Everyone appeared to continue as if this were normal except me. I lasted half an hour in the office being creeped out by nobody talking to each other before walking out. No bad jokes, lost tempers or gossip and scandal. I started to test the limits of what was wrong. I tried shouting in people's ears, tugging at their coats, deliberately trying to walk into them, even taking a cake from a woman's plate in a café. They would just shrug me off without acknowledgement or not even register my presence. They didn't pay much attention to each other either. I saw a child fall and skin her knee but she didn't even whimper and nobody picked her up. I went to a pub in the hope that maybe there people would let go a bit, but after only a moment of watching disconnected men and women mechanically lift pints to their lips and swallow, the very same abstract commuter look on their faces, I ran out and sat on the edge of the pavement, shaking. Any pedestrians just walked around me as if I were street furniture. I even followed one of my neighbours as he went into his house. I stood there as he and his family ate their dinner in passive silence until eventually the children went to bed and the parents went upstairs, got into bed with each other and had silent, mechanical sex. I threw up on their bedroom floor. That’s another reason I don’t stay in one place. I can’t stand to see too much of the others’ non-lives.

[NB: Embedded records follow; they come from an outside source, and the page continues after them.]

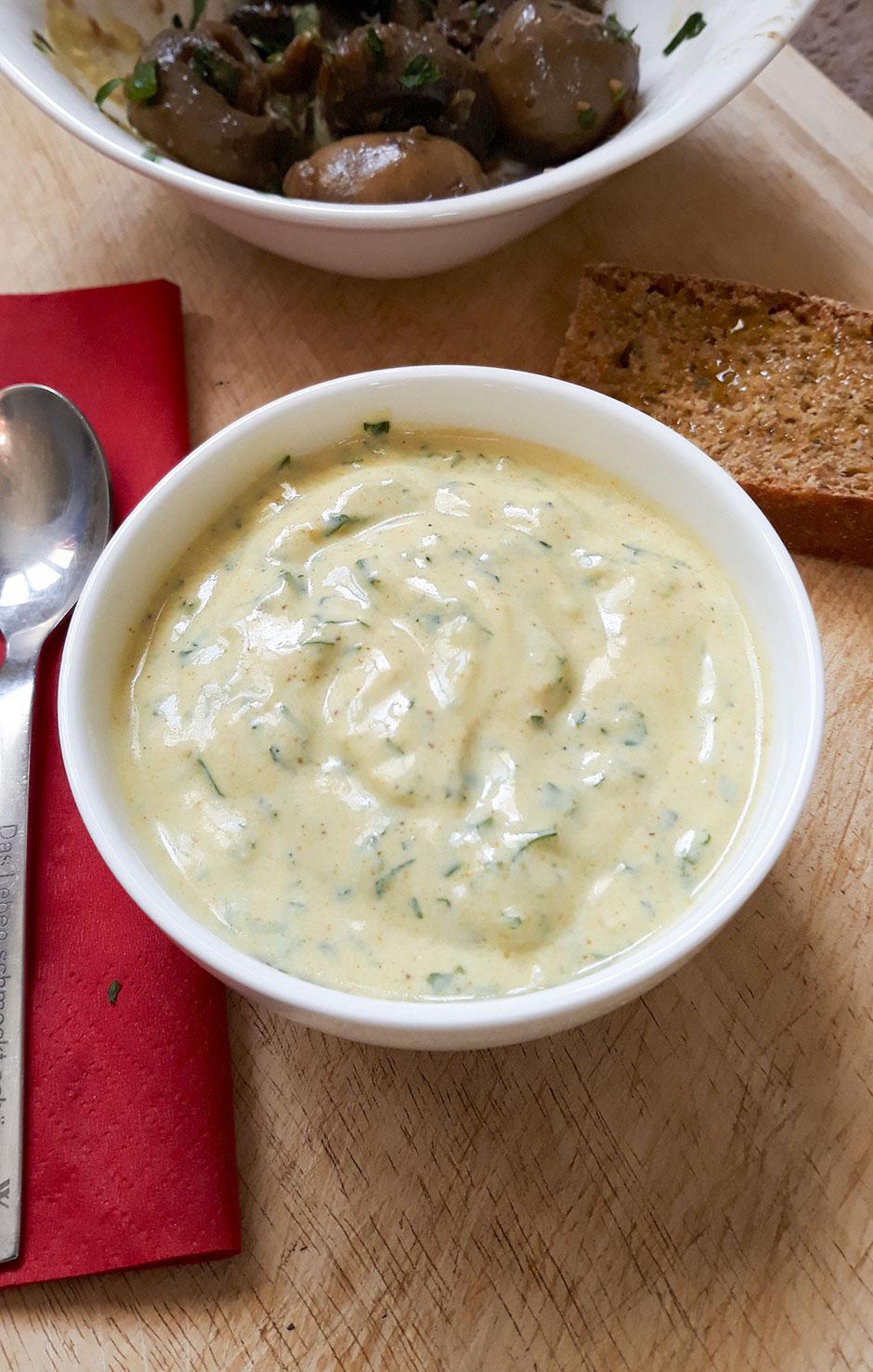 Curry-Knoblauchsauce vegan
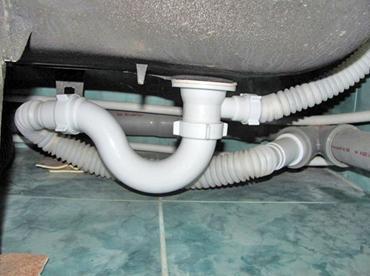 Способ присоединения сифона к канализационной трубе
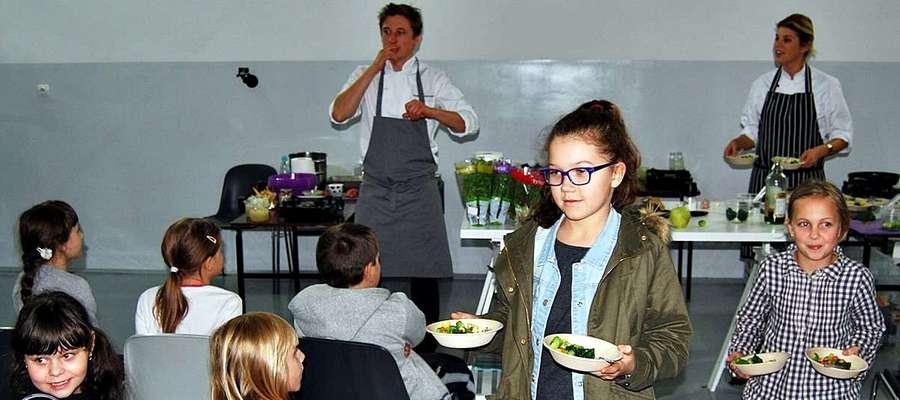 """Podczas wizyty w ,,dwójce"""" Grzegorz Łapanowski zaproponował kulinarny pokaz, podczas którego propagował zdrowe żywienie. Będziecie mogli to obejrzeć na ekranach telewizorów 17 listopada o godzinie 21:30 w Polsat Cafe"""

The final reason is the most important one. I’ve found I can bring people back. The first time, it was someone I knew. An ex, in fact. By that point, I'd worked out how to survive. It is pretty easy to steal food and clothes when nobody pays you any attention. It is just as easy to sleep in their spare rooms, borrow their clothes and use their shower if you can get over the guilt of stealing and the unsettling sensation of sharing space with animated mannequins, so I was clean, well fed and had plenty of leisure time. Maybe I should have thought that enough of a utopia for me too. Night-by-night I was working my way through a block of luxury apartments down by the river bank, watching other people's DVDs and reading their books and magazines while they were out. It turns out one of them was where Simon lived. I hadn't kept in contact with him since the break-up. Tempestuous doesn't begin to describe our relationship at its best and our parting was less than amicable, so watching him enter his living room and not even see me made my stomach turn to ice.

It was some form of grief that made me stay, made me watch him undress, climb into bed and pull the covers up to his chin. With his eyes closed and his chest slowly rising and falling, I could remember back to when I used to watch him as he slept, angry with him for whatever we had just fought about. It was something between nostalgia and loneliness that made me lean over and gently touch his lips with mine. They were cold and dry and as unresponsive as if he were dead. It felt like a final betrayal but instead of standing up and walking out, I clutched his hair and bit down on his bottom lip as if I could somehow wake him. Well, whether it was anger and love, or just blood and spit, he did open his eyes and at the same time a sharp, painful shock knocked me to the floor. When I picked myself up onto my elbows, I could see Simon curled up into a ball, rocking gently back and forth. He turned to me, eyes harsh with pain and pleaded with me to let him have the knowledge back. I only stuck around a day or two after that. I couldn't stay and watch Simon as he babbled and refused to leave the bed, to wash or to eat.

I can't bring everyone back. Sometimes nothing happens at all. I think maybe I don't feel enough for those ones. Sometimes they are only back for a moment or two before they turn away, preoccupied. I have some bruises from the ones that fight back, but these are the ones that help me continue. Too many are like Simon. They make me doubt I am doing the right thing. I leave them all, and move on to spread my message. I like to believe that in time, maybe some of them will follow me and understand. To each of them, at the moment of their return, I give my name.

Hope.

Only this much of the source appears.